Положение Эдуарда отнюдь не укрепляла пестрая политическая карьера его кузена Мориса (второго сына Эдмонда). В 1919 г. Мориса избрали в палату депутатов от Национального блока Клемансо по избирательному округу Верхние Пиренеи. С самого начала Морис опирался на поддержку семьи, поместив на предвыборные плакаты лозунг «Моя платформа — моя фамилия», и, чтобы заручиться голосами клерикалов, бесстыдно уверял духовенство в Лурде, что «организует специальные поезда для паломников, а по политическим и религиозным вопросам [добьется] свободы преподавания в религиозных школах [и] вернет учительниц-монахинь». Приходским священникам он внушал, что «правительства ничего не могут сделать без его семьи. Ротшильды, благодаря их банкам, — реальное министерство финансов, такое, без которого мы не можем обойтись». Хотя его тактика приносила плоды в 1919 г., через пять лет подобные приемы не избавили его от поражения со стороны «Левого картеля» Эррио. Неустрашимый Морис сменил политическую линию, приняв приглашение от владельца социалистической газеты Луи Клюзеля баллотироваться на промежуточных выборах от избирательного округа Верхние Альпы. Он победил; но на сей раз методы его избирательной кампании были опротестованы. В докладе, представленном в палату депутатов, его обвиняли в том, что он растратил 1,6 млн франков (около 15 тысяч ф. ст.), чтобы обеспечить себе победу, заплатив в одном маленьком городке 5 тысяч франков за форму для местной пожарной бригады, и даже разослал отдельным избирателям 200 писем, в каждое из которых было вложено по 20 франков. Требование аннулировать результаты выборов не прошло лишь чудом (при 178 голосах за и 180 против). Но позже, когда комиссия по расследованию пришла к выводу, что вклады Мориса были по сути благотворительными и потому законными, ее доклад был опротестован подавляющим большинством голосов (209 против 86).

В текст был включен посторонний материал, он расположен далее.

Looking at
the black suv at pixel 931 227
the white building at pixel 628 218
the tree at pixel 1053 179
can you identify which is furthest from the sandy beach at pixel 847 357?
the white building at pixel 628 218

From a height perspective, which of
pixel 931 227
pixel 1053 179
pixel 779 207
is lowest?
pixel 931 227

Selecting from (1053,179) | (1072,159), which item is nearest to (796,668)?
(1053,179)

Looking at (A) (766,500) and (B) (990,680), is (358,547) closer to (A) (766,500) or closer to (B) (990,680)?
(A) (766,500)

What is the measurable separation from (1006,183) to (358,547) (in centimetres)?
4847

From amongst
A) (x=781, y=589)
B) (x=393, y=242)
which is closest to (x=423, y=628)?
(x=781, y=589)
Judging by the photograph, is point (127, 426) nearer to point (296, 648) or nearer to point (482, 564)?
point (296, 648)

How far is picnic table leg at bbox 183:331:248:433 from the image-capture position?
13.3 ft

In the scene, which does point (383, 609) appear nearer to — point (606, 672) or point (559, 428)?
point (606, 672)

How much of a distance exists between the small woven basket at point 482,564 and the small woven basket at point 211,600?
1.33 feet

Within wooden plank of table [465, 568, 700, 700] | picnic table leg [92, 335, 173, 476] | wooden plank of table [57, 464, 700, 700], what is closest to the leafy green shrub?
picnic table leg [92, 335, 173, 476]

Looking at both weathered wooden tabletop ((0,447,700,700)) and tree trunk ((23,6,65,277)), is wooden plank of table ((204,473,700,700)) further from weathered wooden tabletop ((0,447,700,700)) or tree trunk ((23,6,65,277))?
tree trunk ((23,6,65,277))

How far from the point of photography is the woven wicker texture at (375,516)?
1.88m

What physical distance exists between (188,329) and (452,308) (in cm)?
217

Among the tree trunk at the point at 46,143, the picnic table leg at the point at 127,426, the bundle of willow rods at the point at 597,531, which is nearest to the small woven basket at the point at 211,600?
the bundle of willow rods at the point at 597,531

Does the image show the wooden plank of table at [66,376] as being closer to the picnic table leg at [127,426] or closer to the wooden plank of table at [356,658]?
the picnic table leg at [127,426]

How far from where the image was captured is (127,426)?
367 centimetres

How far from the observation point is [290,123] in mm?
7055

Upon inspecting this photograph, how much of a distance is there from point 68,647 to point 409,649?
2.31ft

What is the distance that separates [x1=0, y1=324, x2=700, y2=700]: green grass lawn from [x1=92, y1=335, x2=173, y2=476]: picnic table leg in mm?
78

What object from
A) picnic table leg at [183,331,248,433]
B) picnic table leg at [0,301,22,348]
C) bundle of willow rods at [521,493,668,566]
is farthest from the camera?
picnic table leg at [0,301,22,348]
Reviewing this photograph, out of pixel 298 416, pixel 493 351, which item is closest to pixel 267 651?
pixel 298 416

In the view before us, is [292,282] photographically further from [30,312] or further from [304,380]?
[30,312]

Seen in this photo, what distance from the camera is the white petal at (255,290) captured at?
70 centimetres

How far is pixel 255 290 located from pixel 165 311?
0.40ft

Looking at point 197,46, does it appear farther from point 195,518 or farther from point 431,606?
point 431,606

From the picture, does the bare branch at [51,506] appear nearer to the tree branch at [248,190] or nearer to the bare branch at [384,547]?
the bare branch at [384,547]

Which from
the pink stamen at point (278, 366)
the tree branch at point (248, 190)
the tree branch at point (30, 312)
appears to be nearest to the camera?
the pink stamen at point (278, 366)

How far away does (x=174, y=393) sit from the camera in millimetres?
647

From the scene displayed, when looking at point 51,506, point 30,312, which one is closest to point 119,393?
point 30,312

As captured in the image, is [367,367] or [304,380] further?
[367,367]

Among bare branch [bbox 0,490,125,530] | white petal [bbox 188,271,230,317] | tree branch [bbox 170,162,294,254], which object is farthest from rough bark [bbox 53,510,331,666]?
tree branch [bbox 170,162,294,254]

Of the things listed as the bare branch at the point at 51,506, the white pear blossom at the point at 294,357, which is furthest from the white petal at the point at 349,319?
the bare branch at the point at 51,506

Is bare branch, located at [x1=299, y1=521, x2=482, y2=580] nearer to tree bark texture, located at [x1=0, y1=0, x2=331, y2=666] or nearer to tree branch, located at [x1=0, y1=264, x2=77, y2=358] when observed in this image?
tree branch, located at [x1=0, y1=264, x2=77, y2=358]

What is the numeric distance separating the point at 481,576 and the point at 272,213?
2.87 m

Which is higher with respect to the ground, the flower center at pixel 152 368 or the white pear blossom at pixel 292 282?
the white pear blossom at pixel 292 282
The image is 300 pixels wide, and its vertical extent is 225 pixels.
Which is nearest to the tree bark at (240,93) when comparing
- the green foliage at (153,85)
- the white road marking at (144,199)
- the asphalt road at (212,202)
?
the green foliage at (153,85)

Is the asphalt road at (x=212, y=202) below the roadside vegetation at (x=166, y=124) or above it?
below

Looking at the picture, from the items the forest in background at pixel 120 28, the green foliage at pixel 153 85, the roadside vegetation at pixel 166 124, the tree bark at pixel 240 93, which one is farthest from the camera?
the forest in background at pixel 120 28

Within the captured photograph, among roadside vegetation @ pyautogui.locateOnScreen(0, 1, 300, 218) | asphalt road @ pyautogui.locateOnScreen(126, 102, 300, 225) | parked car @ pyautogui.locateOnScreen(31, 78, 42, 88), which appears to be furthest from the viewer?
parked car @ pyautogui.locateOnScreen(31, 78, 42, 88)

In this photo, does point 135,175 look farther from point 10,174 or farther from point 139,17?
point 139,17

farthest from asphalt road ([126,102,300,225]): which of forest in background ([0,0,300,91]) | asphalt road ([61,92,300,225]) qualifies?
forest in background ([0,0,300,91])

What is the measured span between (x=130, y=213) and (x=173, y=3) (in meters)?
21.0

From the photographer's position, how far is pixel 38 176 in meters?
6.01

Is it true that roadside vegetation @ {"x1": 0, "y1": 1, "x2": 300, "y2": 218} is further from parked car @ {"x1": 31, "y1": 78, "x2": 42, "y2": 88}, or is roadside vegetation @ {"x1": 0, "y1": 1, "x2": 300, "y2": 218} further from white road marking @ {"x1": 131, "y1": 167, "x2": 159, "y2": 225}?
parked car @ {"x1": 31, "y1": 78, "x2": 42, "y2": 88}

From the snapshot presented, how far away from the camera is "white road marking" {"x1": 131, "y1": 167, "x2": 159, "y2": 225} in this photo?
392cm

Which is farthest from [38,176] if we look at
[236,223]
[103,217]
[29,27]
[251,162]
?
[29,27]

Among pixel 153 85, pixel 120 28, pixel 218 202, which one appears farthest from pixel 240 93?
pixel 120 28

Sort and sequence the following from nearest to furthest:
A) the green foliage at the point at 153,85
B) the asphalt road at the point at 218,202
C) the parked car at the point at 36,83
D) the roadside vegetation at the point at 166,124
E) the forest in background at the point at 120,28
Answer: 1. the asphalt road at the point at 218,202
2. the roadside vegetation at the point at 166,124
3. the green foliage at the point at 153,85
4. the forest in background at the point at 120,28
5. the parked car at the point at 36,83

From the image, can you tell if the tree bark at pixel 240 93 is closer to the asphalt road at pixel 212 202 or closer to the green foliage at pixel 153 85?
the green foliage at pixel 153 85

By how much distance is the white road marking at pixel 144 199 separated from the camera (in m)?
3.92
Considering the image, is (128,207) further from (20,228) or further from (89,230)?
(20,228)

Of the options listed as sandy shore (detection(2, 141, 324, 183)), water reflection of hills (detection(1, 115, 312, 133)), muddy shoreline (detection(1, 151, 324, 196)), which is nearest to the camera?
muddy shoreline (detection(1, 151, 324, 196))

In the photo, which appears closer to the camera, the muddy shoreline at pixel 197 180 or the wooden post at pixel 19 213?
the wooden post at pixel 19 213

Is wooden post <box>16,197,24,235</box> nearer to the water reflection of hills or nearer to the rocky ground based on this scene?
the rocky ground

Выборы пришлось проводить заново, и, хотя Морис победил (как и позже, в апреле 1928 г.), дело не способствовало укреплению его доброго имени — и косвенно репутации всей его семьи. Коррумпированные парламенты и аккумулирующие золото центральные банки несут по крайней мере часть вины за мировой кризис 1929–1932 гг.; французские Ротшильды имели представительство и в тех и в других.
Катастрофа
По традиции днем начала Великой депрессии принято считать «черный четверг» на Уолл-стрит — 24 октября 1929 г., хотя подобное заключение немного неточно. На самом деле признаки снижения экономической активности в Европе ощущались к тому времени уже больше года. С другой стороны, трудно переоценить прямое воздействие беспрецедентного краха американской фондовой биржи, когда в течение месяца из всей массы ценных бумаг стоимостью 80 млрд долларов обесценились бумаги на 30 млрд долларов, а индекс Доу-Джонса с пика в 381 в сентябре 1929 г. упал до самой низшей точки — 50 — в мае 1932 г. Такая дефляция цен на активы вела к огромным оттокам американского капитала из Европы. Это, в свою очередь, вело к общему сокращению денежной массы, что еще усугубляли центральные банки и правительства, которые цеплялись за свои золотовалютные стандарты. Одни повышали процентные ставки; другие урезали государственные расходы или повышали налоги; третьи повышали тарифы в попытке сократить импорт. Главным эффектом такой политики стал невиданный рост безработицы. Компании увольняли рабочих, инвесторы держались наличности, потребители туже затягивали пояса, а международная торговля иссякала. Это, в свою очередь, порождало политическую реакцию — иногда бурную — против всего комплекса учреждений, которые, как казалось, были во всем виноваты.